> _Te ondernemen stappen_:
• a. Druk het deel van het aangeleverde fragment af tussen "De verzekeraar van" en "aan te pas.", beide inbegrepen.
• b. Geef bij elke bewering hieronder aan of die met het aangeleverde fragment overeenkomt, met ja of nee en de doorslaggevende woorden uit het fragment letterlijk geciteerd: (i) Een autobestuurder is bij een aanrijding met een fietser in beginsel altijd voor 100% aansprakelijk. (ii) De rechtbank neemt in de casus overmacht aan. (iii) De fietser reed op het fietspad met de rijrichting mee.

-------- Aangeleverd fragment --------

Eigen schuld in het verkeer: hoe zit dit precies?
Artikel 185 van de Wegenverkeerswet (WVW) regelt de bescherming van de zogenaamde ‘zwakke verkeersdeelnemers’ bij een aanrijding met ‘sterke deelnemers’. Dus fietsers tegenover bestuurders van auto’s of andere gemotoriseerde voertuigen. Een bestuurder van een auto is in beginsel altijd voor 100% aansprakelijk in geval van een aanrijding met een fietser of een voetganger. Dit is slechts anders als de bestuurder van de auto zich op overmacht kan beroepen of als er sprake is van eigen schuld van het slachtoffer. De aansprakelijkheid kan dan tot maximaal 50% worden teruggebracht.
Overmacht wordt bijna nooit aangenomen, hoe stom de fietser of de voetganger (bewust of onbewust) ook heeft gehandeld. In geval van eigen schuld wordt het slachtoffer geacht mede debet (schuldig) te zijn aan het ontstaan van de schade. Dit kan een reden zijn de schadevergoedingsverplichting te verminderen. Bijvoorbeeld bij flagrante verkeersovertredingen waardoor het ongeval kon gebeuren. De rechtbank moest in het volgende geval hierover oordelen.
Casus
Een fietser fietste op het fietspad, maar wel tegen de rijrichting in. Een automobilist komt vanaf de tegengestelde richting aangereden en wil rechts afslaan en kruist dus het pad van de fietser. De automobilist bemerkt de fietser niet en een botsing volgt. De fietser loopt daarbij ernstig letsel op.
De verzekeraar van de automobilist beroept zich op eigen schuld van de fietser en wil niet meer dan 50% van diens schade vergoeden. De fietser wil echter volledige vergoeding van zijn schade. De rechtbank komt er aan te pas.
Het oordeel
De rechtbank oordeelt dat er geen sprake is van overmacht. De belangrijkste reden daarvoor is dat de automobilist geen voorrang heeft gegeven aan het verkeer op het fietspad. Een automobilist moet te allen tijde rekening houden met mogelijke verkeersfouten van andere weggebruikers. De fietser heeft dus in ieder geval recht op vergoeding van 50% van zijn schade.

-------- Uittreksels uit lijst --------

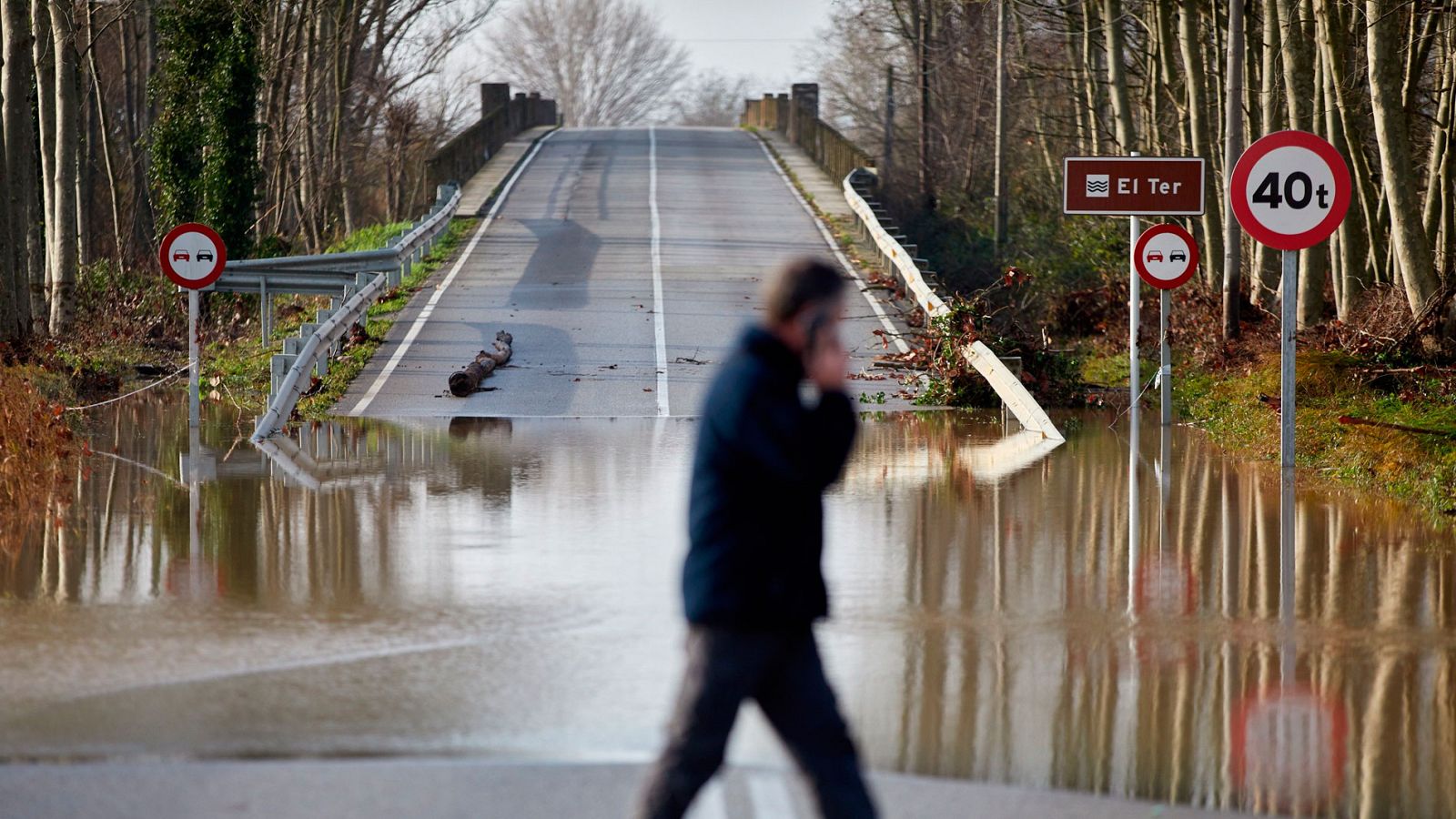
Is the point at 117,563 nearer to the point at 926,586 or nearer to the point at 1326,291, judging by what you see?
the point at 926,586

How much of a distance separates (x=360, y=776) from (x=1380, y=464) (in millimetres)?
9204

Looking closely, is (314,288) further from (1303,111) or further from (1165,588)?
(1165,588)

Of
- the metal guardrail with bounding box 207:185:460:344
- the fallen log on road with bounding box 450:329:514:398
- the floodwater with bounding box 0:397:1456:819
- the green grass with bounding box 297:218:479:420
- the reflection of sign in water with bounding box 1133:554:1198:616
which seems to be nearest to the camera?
the floodwater with bounding box 0:397:1456:819

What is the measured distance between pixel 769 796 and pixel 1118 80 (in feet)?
94.8

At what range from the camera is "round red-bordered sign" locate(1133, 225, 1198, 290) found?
56.1ft

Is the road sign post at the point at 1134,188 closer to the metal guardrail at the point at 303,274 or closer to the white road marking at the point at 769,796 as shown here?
the metal guardrail at the point at 303,274

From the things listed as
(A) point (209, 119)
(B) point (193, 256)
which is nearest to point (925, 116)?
(A) point (209, 119)

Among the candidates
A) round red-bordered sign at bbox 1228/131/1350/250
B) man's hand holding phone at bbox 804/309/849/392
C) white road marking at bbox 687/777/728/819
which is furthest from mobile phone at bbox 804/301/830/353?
round red-bordered sign at bbox 1228/131/1350/250

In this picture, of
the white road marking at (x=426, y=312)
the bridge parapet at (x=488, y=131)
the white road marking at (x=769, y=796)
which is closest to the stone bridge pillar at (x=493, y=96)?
the bridge parapet at (x=488, y=131)

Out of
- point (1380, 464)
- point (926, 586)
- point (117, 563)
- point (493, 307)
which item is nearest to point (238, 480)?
point (117, 563)

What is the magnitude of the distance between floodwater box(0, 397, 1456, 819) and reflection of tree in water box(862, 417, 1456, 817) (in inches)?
0.9

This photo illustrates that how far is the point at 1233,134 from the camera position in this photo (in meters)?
21.3

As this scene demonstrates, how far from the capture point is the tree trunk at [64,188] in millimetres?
26000

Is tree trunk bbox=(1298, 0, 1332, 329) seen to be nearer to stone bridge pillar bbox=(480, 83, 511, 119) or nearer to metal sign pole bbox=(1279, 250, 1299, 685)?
metal sign pole bbox=(1279, 250, 1299, 685)
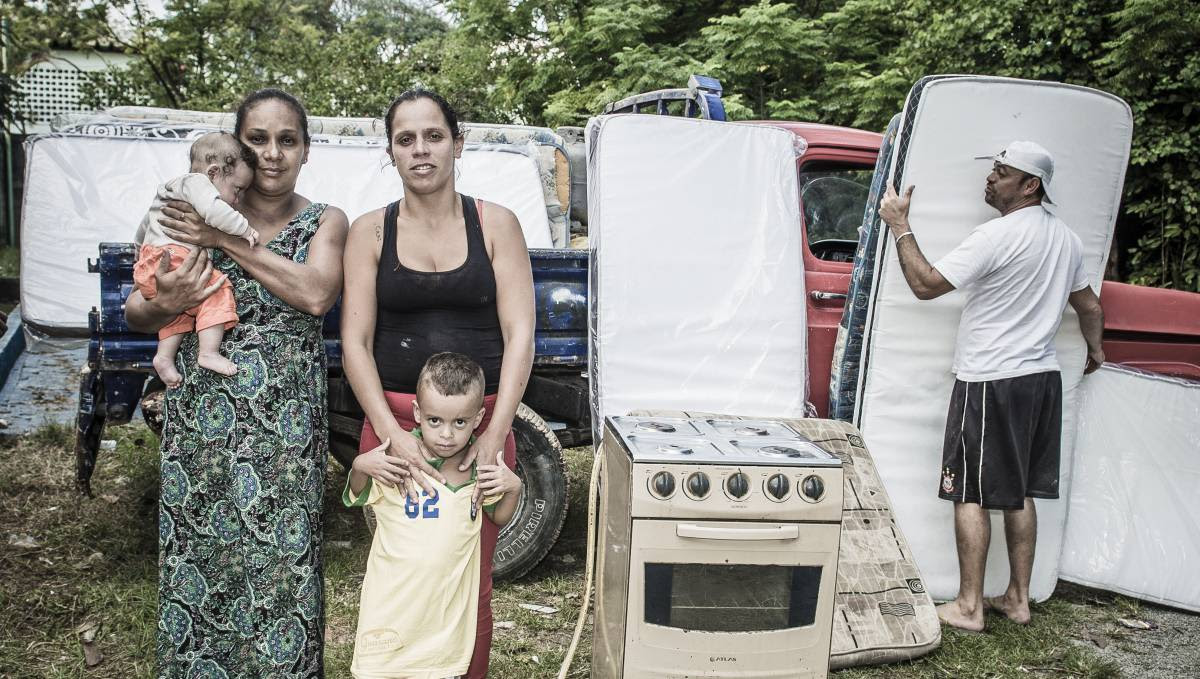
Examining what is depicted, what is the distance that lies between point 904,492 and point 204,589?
9.29 feet

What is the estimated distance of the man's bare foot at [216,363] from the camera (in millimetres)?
2314

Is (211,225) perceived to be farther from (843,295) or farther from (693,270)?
(843,295)

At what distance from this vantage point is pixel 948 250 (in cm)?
378

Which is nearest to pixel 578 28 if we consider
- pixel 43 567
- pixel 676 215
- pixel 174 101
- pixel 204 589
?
pixel 174 101

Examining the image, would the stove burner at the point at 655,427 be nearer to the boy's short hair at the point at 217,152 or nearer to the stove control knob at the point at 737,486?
the stove control knob at the point at 737,486

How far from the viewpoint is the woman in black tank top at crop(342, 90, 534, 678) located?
7.85 feet

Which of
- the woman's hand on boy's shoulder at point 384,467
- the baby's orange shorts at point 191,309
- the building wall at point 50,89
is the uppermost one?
the building wall at point 50,89

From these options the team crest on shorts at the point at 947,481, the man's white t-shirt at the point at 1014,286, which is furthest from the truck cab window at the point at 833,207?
the team crest on shorts at the point at 947,481

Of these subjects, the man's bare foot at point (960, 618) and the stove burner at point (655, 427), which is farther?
the man's bare foot at point (960, 618)

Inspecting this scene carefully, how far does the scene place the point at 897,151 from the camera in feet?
12.3

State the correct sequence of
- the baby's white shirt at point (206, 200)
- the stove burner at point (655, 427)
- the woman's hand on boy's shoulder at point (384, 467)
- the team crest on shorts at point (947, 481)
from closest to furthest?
the baby's white shirt at point (206, 200) < the woman's hand on boy's shoulder at point (384, 467) < the stove burner at point (655, 427) < the team crest on shorts at point (947, 481)

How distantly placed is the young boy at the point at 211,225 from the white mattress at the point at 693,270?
1.65 m

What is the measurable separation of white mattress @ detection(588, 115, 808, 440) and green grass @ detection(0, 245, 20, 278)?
1006 cm

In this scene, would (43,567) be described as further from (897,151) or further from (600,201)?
(897,151)
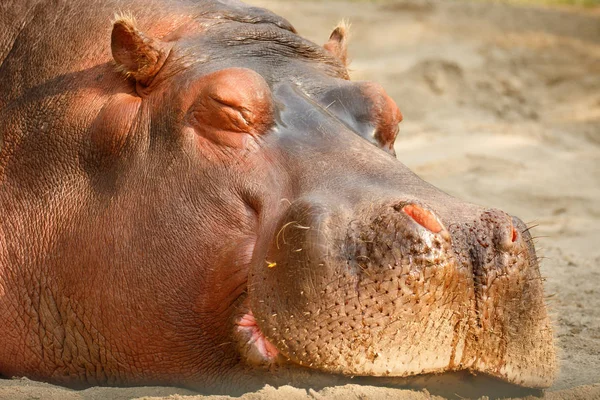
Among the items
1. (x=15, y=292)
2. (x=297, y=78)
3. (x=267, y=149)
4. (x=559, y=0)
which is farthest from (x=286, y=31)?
(x=559, y=0)

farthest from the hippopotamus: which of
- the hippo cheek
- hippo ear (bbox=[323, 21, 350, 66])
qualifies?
hippo ear (bbox=[323, 21, 350, 66])

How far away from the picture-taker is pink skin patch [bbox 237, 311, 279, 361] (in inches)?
123

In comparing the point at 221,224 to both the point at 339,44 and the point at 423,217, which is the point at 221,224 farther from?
the point at 339,44

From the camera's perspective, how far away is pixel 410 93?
8.66m

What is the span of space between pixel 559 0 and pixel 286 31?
979 centimetres

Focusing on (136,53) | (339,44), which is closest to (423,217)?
(136,53)

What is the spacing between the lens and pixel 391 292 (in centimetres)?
288

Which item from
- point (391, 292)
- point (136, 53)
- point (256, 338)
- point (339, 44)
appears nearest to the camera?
point (391, 292)

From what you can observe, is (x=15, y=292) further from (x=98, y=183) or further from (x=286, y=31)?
(x=286, y=31)

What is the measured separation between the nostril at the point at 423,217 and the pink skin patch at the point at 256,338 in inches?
24.4

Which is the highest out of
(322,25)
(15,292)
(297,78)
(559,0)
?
(559,0)

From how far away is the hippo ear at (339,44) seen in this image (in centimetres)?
418

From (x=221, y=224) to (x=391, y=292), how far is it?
2.17 feet

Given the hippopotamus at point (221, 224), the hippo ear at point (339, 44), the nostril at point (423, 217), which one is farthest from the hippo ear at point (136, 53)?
the nostril at point (423, 217)
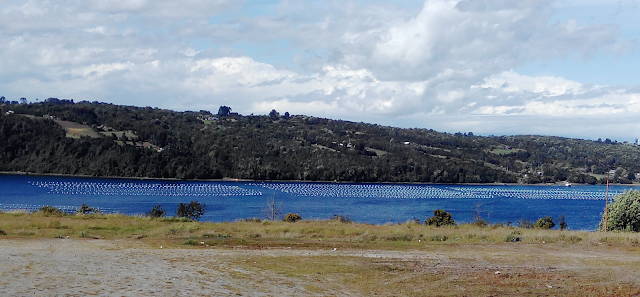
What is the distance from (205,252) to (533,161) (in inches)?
5617

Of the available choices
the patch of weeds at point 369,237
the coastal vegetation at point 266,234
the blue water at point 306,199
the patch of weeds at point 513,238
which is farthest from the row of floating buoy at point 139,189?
the patch of weeds at point 513,238

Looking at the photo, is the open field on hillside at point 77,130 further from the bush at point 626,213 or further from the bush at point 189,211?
the bush at point 626,213

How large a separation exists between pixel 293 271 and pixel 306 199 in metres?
69.1

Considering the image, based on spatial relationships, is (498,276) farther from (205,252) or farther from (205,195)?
(205,195)

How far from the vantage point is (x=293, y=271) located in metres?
13.3

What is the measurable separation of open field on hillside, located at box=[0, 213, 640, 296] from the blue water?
3251 centimetres

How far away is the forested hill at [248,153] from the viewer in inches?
4476

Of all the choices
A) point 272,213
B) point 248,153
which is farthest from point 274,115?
point 272,213

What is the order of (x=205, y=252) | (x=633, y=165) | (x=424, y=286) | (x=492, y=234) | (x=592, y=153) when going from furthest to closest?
(x=592, y=153) → (x=633, y=165) → (x=492, y=234) → (x=205, y=252) → (x=424, y=286)

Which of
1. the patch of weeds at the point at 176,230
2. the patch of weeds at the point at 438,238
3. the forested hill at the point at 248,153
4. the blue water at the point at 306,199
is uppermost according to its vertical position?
the forested hill at the point at 248,153

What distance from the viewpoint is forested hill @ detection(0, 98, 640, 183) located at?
113688mm

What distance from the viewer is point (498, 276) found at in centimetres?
1340

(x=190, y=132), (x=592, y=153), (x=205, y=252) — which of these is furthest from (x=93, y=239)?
(x=592, y=153)

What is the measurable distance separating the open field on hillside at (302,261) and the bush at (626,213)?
7.78 meters
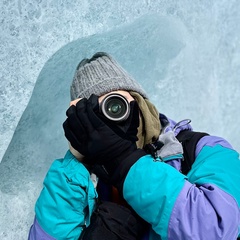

--------

> _Resultaten op volgorde_:
• a.
De verzekeraar van de automobilist beroept zich op eigen schuld van de fietser en wil niet meer dan 50% van diens schade vergoeden. De fietser wil echter volledige vergoeding van zijn schade. De rechtbank komt er aan te pas.

• b.
(i) Ja: "Een bestuurder van een auto is in beginsel altijd voor 100% aansprakelijk in geval van een aanrijding met een fietser of een voetganger."
(ii) Nee: "De rechtbank oordeelt dat er geen sprake is van overmacht."
(iii) Nee: "Een fietser fietste op het fietspad, maar wel tegen de rijrichting in."